* [Data for the task]:
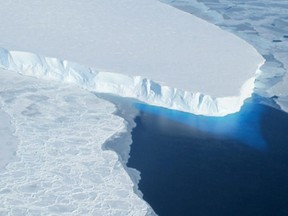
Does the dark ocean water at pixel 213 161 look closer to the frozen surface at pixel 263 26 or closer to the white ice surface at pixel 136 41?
the white ice surface at pixel 136 41

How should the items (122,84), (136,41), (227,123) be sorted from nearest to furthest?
1. (227,123)
2. (122,84)
3. (136,41)

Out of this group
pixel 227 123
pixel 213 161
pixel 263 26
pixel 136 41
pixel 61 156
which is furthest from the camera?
pixel 263 26

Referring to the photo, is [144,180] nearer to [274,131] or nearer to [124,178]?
[124,178]

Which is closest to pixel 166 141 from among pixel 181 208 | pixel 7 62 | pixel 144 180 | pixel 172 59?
pixel 144 180

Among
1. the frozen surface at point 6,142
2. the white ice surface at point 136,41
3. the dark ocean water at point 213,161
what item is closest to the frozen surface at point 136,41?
the white ice surface at point 136,41

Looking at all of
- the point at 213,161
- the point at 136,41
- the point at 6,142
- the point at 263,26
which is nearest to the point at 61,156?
the point at 6,142

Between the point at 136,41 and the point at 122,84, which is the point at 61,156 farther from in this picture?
the point at 136,41
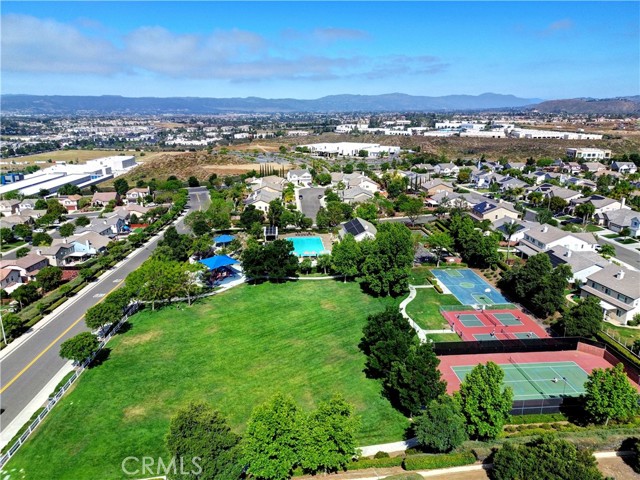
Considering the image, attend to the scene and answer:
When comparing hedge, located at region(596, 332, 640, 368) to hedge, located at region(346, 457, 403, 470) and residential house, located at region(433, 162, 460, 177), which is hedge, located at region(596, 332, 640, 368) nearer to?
hedge, located at region(346, 457, 403, 470)

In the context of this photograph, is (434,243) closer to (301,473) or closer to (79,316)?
(301,473)

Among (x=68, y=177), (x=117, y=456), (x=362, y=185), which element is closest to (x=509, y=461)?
(x=117, y=456)

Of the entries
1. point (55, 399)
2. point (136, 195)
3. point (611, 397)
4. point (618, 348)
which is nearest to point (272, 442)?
point (55, 399)

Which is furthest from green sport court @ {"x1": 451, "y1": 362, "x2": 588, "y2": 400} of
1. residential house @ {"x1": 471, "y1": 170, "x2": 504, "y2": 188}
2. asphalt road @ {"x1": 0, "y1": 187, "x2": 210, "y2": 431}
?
residential house @ {"x1": 471, "y1": 170, "x2": 504, "y2": 188}

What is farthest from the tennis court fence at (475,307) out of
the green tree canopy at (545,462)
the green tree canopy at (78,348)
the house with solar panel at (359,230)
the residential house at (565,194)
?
the residential house at (565,194)

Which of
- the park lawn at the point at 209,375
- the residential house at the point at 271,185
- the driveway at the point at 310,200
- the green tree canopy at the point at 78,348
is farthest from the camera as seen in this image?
the residential house at the point at 271,185

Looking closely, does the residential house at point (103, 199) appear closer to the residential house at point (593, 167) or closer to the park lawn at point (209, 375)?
the park lawn at point (209, 375)
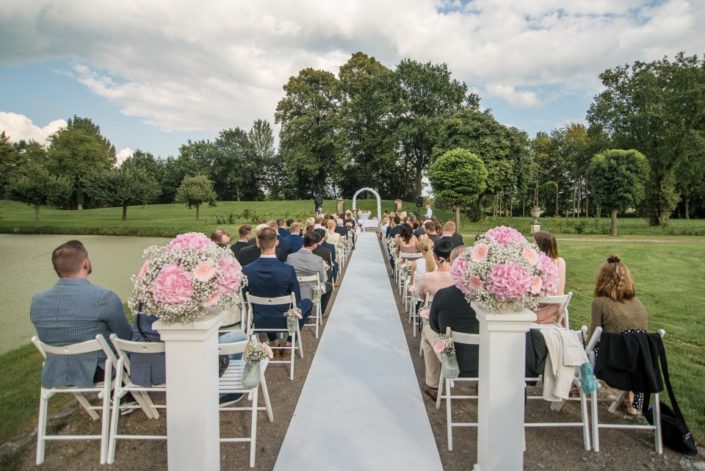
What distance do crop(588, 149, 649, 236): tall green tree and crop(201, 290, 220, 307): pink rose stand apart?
987 inches

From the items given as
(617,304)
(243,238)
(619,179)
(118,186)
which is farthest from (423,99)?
(617,304)

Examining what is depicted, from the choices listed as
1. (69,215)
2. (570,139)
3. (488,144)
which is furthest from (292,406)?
(570,139)

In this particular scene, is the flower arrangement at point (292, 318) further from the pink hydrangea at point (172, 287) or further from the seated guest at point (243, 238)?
the seated guest at point (243, 238)

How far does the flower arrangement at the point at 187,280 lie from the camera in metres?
2.46

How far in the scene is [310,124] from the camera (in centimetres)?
4053

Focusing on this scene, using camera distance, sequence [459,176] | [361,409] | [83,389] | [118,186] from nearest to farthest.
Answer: [83,389], [361,409], [459,176], [118,186]

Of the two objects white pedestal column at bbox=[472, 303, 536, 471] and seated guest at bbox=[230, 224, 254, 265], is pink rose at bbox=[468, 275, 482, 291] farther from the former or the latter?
seated guest at bbox=[230, 224, 254, 265]

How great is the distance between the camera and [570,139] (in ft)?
154

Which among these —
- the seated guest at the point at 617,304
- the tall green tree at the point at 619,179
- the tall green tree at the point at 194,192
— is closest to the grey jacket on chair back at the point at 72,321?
the seated guest at the point at 617,304

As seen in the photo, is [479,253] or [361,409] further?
[361,409]

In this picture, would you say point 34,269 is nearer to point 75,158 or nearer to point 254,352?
point 254,352

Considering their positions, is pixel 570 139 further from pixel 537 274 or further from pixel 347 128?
pixel 537 274

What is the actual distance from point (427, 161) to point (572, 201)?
21.5 meters

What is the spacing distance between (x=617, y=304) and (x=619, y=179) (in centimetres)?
2352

* [Directive]: Rewrite all of the data above with every instance of "dark ocean water" changed to "dark sea water" and nothing else altered. Omit the pictures.

* [Problem solution]:
Does the dark sea water at pixel 213 161 look closer to the frozen surface at pixel 263 26 or closer to the white ice surface at pixel 136 41?
the white ice surface at pixel 136 41

How should the items (122,84), (136,41), (227,123) be sorted from nearest to furthest?
1. (227,123)
2. (122,84)
3. (136,41)

Out of this group
pixel 227 123
pixel 213 161
pixel 263 26
pixel 136 41
pixel 61 156
which is furthest from the camera?
pixel 263 26

Referring to the photo, is [144,180] nearer to [274,131] or nearer to [124,178]?
[124,178]

Which is closest to pixel 166 141 from among pixel 181 208 | pixel 7 62 | pixel 144 180 | pixel 172 59?
pixel 144 180

Among
1. the frozen surface at point 6,142
2. the white ice surface at point 136,41
3. the dark sea water at point 213,161
what item is closest to the frozen surface at point 136,41?
the white ice surface at point 136,41

Looking at all of
- the point at 213,161
- the point at 136,41
- the point at 6,142
- the point at 263,26
which is nearest to the point at 61,156?
the point at 6,142

Between the point at 136,41 and the point at 122,84, which is the point at 61,156 farther from in this picture?
the point at 136,41
Considering the image, attend to the scene and answer:
When comparing hedge, located at region(596, 332, 640, 368) to hedge, located at region(346, 457, 403, 470) and residential house, located at region(433, 162, 460, 177), which is hedge, located at region(596, 332, 640, 368) nearer to?
hedge, located at region(346, 457, 403, 470)

In the context of this photograph, is (434,243) closer to (301,473) or closer to (79,316)?
(301,473)

Among (x=68, y=177), (x=117, y=456), (x=362, y=185), which element is closest to (x=509, y=461)?
(x=117, y=456)

Of the entries
1. point (55, 399)
2. point (136, 195)
3. point (611, 397)
4. point (618, 348)
which is nearest to point (272, 442)?
point (55, 399)

Which is furthest from green sport court @ {"x1": 451, "y1": 362, "x2": 588, "y2": 400} of
1. residential house @ {"x1": 471, "y1": 170, "x2": 504, "y2": 188}
2. asphalt road @ {"x1": 0, "y1": 187, "x2": 210, "y2": 431}
?
residential house @ {"x1": 471, "y1": 170, "x2": 504, "y2": 188}

What is farthest from the tennis court fence at (475,307) out of
the green tree canopy at (545,462)
the green tree canopy at (78,348)
the house with solar panel at (359,230)
the residential house at (565,194)
?
the residential house at (565,194)

Which of
- the park lawn at the point at 209,375
- the residential house at the point at 271,185
- the driveway at the point at 310,200
- the green tree canopy at the point at 78,348
is farthest from the camera as seen in this image?
the residential house at the point at 271,185

Looking closely, does the residential house at point (103, 199) appear closer to the residential house at point (593, 167) or closer to the park lawn at point (209, 375)?
the park lawn at point (209, 375)
What distance do crop(588, 149, 649, 236): tall green tree and crop(201, 290, 220, 307): pink rose stand apart?
987 inches

From the items given as
(617,304)
(243,238)
(619,179)
(118,186)
which is farthest from (423,99)?
(617,304)

Examining what is depicted, from the choices listed as
1. (69,215)
2. (570,139)
3. (488,144)
which is furthest from (292,406)?
(570,139)

In this particular scene, is the flower arrangement at point (292, 318) further from the pink hydrangea at point (172, 287) or further from the seated guest at point (243, 238)?
the seated guest at point (243, 238)

How far does the flower arrangement at the point at 187,280 lie from the camera in metres?
2.46

How far in the scene is [310,124] from the camera (in centimetres)?
4053

Focusing on this scene, using camera distance, sequence [459,176] | [361,409] | [83,389] | [118,186] from nearest to farthest.
Answer: [83,389], [361,409], [459,176], [118,186]

Of the two objects white pedestal column at bbox=[472, 303, 536, 471] and seated guest at bbox=[230, 224, 254, 265], is pink rose at bbox=[468, 275, 482, 291] farther from the former or the latter?
seated guest at bbox=[230, 224, 254, 265]

How great is the distance between the camera and [570,139] (in ft)?
154

Which among these —
- the seated guest at the point at 617,304
- the tall green tree at the point at 619,179
- the tall green tree at the point at 194,192
— is closest to the grey jacket on chair back at the point at 72,321?
the seated guest at the point at 617,304

As seen in the photo, is [479,253] or [361,409] further?
[361,409]

In this picture, would you say point 34,269 is nearer to point 75,158 or nearer to point 254,352?
point 254,352

Considering their positions, is pixel 570 139 further from pixel 537 274 or further from pixel 347 128?
pixel 537 274

What is the actual distance from point (427, 161) to point (572, 201)?
21.5 meters

What is the spacing distance between (x=617, y=304) and (x=619, y=179) (in centimetres)?
2352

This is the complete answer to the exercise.